Peut-être l’auteur veut-il montrer qu’il n’y a pas grand-chose à espérer de ces dernières structures ? Soit. Mais pourquoi reporter cette impuissance et ces désunions sur une société qui fait par ailleurs preuve de ses capacités d’initiative et de résistance ? Ainsi que se plaît à le rappeler un Mazin Qumsiyeh, le seul fait de s’affirmer et d’exister en tant que Palestinien constitue en soi un formidable acte de résistance. Le lancement de la campagne BDS (4), les manifestations pacifiques hebdomadaires dans des localités comme Bil’in, les implantations de nouveaux villages symboliques sur des terres menacées par les colons, témoignent de la réalité d’une résistance réelle, opiniâtre et inventive, qu’il serait absurde de confondre avec les directions qui prétendent la représenter.

UNE OCCUPATION OCCULTÉE ?

L’absence de personnage israélien dans les romans de Matt Rees peut prêter à confusion. Ne serait-ce qu’une apparence ? En un sens, oui, car les problèmes de déplacement des Palestiniens sont omniprésents, ne serait-ce qu’en raison des postes de contrôle (checkpoints) et de la nécessité d’obtenir des autorisations (temporaires) pour certains voyages. Les occupants sont donc bien là, mais de manière impersonnelle : ils ne sont pas des héros de roman, fussent-ils négatifs.

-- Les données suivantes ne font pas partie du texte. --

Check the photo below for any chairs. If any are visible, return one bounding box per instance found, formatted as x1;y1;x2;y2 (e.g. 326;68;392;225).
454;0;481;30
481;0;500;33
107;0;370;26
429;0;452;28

Mais un aspect de l’occupation disparaît du même coup ; car, roman noir ou pas roman, les Israéliens, armée ou colons, sont les principaux criminels à l’œuvre dans les territoires palestiniens : il ne se passe pratiquement pas de mois, si ce n’est de semaine, sans un ou plusieurs assassinats de civils palestiniens. Ne parlons même pas des mauvais traitements ou des arrestations arbitraires, y compris d’enfants. La police palestinienne a pour consigne de se retirer lorsqu’intervient l’armée « la plus morale du monde » (sic).

S’agit-il d’un choix littéraire justifié par l’obligation de se concentrer sur un sujet précis, et le désir de ne pas dériver du roman policier vers un genre qui s’apparenterait plutôt au roman de guerre ? Cela peut se défendre, mais il s’ensuit également que c’est tout un aspect de la vie quotidienne des Palestiniens qui disparaît du tableau présenté. Il y a plus noir que le noir du roman noir. Que le lecteur ne l’oublie pas.

Mais qu’il ne boude pas non plus son plaisir : les trois ouvrages cités présentent des intrigues construites selon toutes les règles de la littérature policière, et le lecteur se régale en marchant sur les traces d’un détective amateur somme toute bien sympathique.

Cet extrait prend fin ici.